[TEXT SHOWN]

April 19, 2011

U.S. Health Care 'Average at Best,' Poll Finds

Philanthropy News Digest   ·  Link to Article

From the Philanthropy News Digest:

U.S. Health Care 'Average at Best,' Poll Finds (4/13/11)

According to a new poll conducted by the Harvard School of Public  Health ( http://www.hsph.harvard.edu/ ), a majority of Americans  believe the quality of health care in the United States is average at best.

Presented on Tuesday at the American Hospital Association's  annual membership meeting in Washington, D.C., the Robert Wood  Johnson Foundation-commissioned poll of 1,034 adults 18 or older  found that 55 percent of Americans give the quality of health  care in the U.S. a barely passing grade -- either a C or D on a  standard report card scale -- while more than one in ten give  it an F. The poll also found that nearly half (47 percent) of  the respondents give the quality of hospital care a grade of C,  D, or F.

At the same time, many consumers think more highly of their own  health care than they do about the healthcare system in general.

Across the board, respondents ranked the quality of the health  care and hospital care they receive as better than what they  think the country as a whole receives. In addition, the poll  found a sharp difference by income when it came to respondents' perception of the quality of the health care they receive, with  more than four in ten (43 percent) of those with household incomes under $50,000 rating the quality of their health care a  C, D, or F, while only one in five Americans (21 percent) with  household incomes of $50,000 or above rating it a C, D, or F.

"The poll is a wake-up call for payers and the healthcare industry, both of which have been working steadily to improve the  quality of care, but need to kick their efforts into overdrive  toward accountability," said RWJF president and CEO Risa Lavizzo-Mourey. "American health care faces a crisis in quality. There  is a dangerous divide between the potential for the high level  of quality care that our health system promises, and the uneven  quality that it actually delivers. Clearly, consumers are aware  of it. There are too many errors, too much misuse of medical  treatments, and, too often, poorly coordinated care among a  patient's different health care providers."

 "When It Comes to Quality, New Poll Shows Americans Give U.S.

 Health Care Low Grades." Robert Wood Johnson Foundation Press  Release 4/12/11.

[/TEXT SHOWN]

== ASSIGNMENT ==
Duplicate the part of the article on the health care poll from "According to a" to "average at best.". The records that follow were taken from a different source than the article.

[PROVIDED DATA]

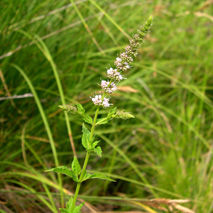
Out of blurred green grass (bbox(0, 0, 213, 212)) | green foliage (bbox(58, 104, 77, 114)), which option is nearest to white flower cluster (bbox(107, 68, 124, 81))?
green foliage (bbox(58, 104, 77, 114))

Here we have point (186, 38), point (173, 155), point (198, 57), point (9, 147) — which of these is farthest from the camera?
point (186, 38)

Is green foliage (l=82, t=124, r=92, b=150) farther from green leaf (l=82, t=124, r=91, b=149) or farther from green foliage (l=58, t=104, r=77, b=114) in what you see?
green foliage (l=58, t=104, r=77, b=114)

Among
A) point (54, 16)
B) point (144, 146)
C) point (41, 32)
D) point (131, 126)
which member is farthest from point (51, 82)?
point (144, 146)

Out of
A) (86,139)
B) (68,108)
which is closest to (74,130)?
(86,139)

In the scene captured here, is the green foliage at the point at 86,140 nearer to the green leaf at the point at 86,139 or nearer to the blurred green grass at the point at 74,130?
the green leaf at the point at 86,139

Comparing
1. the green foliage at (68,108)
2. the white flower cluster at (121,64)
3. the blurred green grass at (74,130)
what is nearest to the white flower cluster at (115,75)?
the white flower cluster at (121,64)

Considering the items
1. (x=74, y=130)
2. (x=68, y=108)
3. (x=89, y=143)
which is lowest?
(x=89, y=143)

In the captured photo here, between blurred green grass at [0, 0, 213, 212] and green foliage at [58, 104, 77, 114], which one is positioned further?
blurred green grass at [0, 0, 213, 212]

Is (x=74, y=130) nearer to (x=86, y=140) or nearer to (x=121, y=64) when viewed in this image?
(x=86, y=140)

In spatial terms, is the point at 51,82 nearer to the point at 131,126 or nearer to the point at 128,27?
the point at 131,126

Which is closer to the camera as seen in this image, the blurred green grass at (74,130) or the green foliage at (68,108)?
the green foliage at (68,108)

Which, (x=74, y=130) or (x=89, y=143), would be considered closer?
(x=89, y=143)
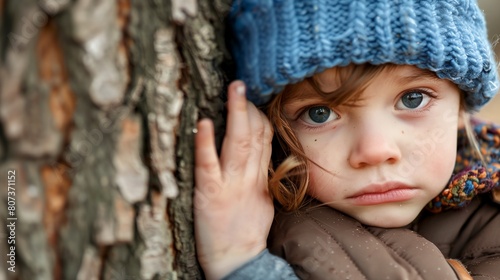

[/PROVIDED DATA]

== EXPECTED ANSWER ==
According to a new poll conducted by the Harvard School of Public  Health ( http://www.hsph.harvard.edu/ ), a majority of Americans  believe the quality of health care in the United States is average at best.